Data records:
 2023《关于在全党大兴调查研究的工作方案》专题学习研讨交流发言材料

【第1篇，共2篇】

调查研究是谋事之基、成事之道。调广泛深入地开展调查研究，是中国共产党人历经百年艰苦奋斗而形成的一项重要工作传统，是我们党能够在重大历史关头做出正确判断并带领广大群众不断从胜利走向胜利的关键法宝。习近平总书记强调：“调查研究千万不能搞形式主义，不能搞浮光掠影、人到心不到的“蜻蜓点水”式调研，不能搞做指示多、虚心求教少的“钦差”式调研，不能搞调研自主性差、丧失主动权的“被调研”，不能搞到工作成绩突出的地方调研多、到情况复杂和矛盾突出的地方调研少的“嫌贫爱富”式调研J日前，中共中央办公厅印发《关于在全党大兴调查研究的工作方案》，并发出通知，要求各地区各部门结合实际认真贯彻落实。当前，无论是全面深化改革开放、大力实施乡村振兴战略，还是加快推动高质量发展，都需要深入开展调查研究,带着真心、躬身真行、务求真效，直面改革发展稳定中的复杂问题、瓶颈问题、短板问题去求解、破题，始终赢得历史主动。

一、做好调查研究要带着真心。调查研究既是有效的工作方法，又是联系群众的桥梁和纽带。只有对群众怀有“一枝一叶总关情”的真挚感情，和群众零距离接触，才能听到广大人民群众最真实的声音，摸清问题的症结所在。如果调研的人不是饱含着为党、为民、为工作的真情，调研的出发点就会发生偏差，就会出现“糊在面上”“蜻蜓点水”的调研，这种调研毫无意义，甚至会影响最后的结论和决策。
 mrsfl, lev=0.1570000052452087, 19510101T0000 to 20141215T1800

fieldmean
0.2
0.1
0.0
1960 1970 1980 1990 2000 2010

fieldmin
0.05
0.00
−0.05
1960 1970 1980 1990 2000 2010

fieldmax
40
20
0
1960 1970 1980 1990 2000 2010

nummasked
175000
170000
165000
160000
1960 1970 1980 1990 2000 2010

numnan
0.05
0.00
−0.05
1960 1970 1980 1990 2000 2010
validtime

What you have to do:
Would you output every entry exactly as it was written?

Output:
 2023《关于在全党大兴调查研究的工作方案》专题学习研讨交流发言材料

【第1篇，共2篇】

调查研究是谋事之基、成事之道。调广泛深入地开展调查研究，是中国共产党人历经百年艰苦奋斗而形成的一项重要工作传统，是我们党能够在重大历史关头做出正确判断并带领广大群众不断从胜利走向胜利的关键法宝。习近平总书记强调：“调查研究千万不能搞形式主义，不能搞浮光掠影、人到心不到的“蜻蜓点水”式调研，不能搞做指示多、虚心求教少的“钦差”式调研，不能搞调研自主性差、丧失主动权的“被调研”，不能搞到工作成绩突出的地方调研多、到情况复杂和矛盾突出的地方调研少的“嫌贫爱富”式调研J日前，中共中央办公厅印发《关于在全党大兴调查研究的工作方案》，并发出通知，要求各地区各部门结合实际认真贯彻落实。当前，无论是全面深化改革开放、大力实施乡村振兴战略，还是加快推动高质量发展，都需要深入开展调查研究,带着真心、躬身真行、务求真效，直面改革发展稳定中的复杂问题、瓶颈问题、短板问题去求解、破题，始终赢得历史主动。

一、做好调查研究要带着真心。调查研究既是有效的工作方法，又是联系群众的桥梁和纽带。只有对群众怀有“一枝一叶总关情”的真挚感情，和群众零距离接触，才能听到广大人民群众最真实的声音，摸清问题的症结所在。如果调研的人不是饱含着为党、为民、为工作的真情，调研的出发点就会发生偏差，就会出现“糊在面上”“蜻蜓点水”的调研，这种调研毫无意义，甚至会影响最后的结论和决策。
 mrsfl, lev=0.1570000052452087, 19510101T0000 to 20141215T1800

fieldmean
0.2
0.1
0.0
1960 1970 1980 1990 2000 2010

fieldmin
0.05
0.00
−0.05
1960 1970 1980 1990 2000 2010

fieldmax
40
20
0
1960 1970 1980 1990 2000 2010

nummasked
175000
170000
165000
160000
1960 1970 1980 1990 2000 2010

numnan
0.05
0.00
−0.05
1960 1970 1980 1990 2000 2010
validtime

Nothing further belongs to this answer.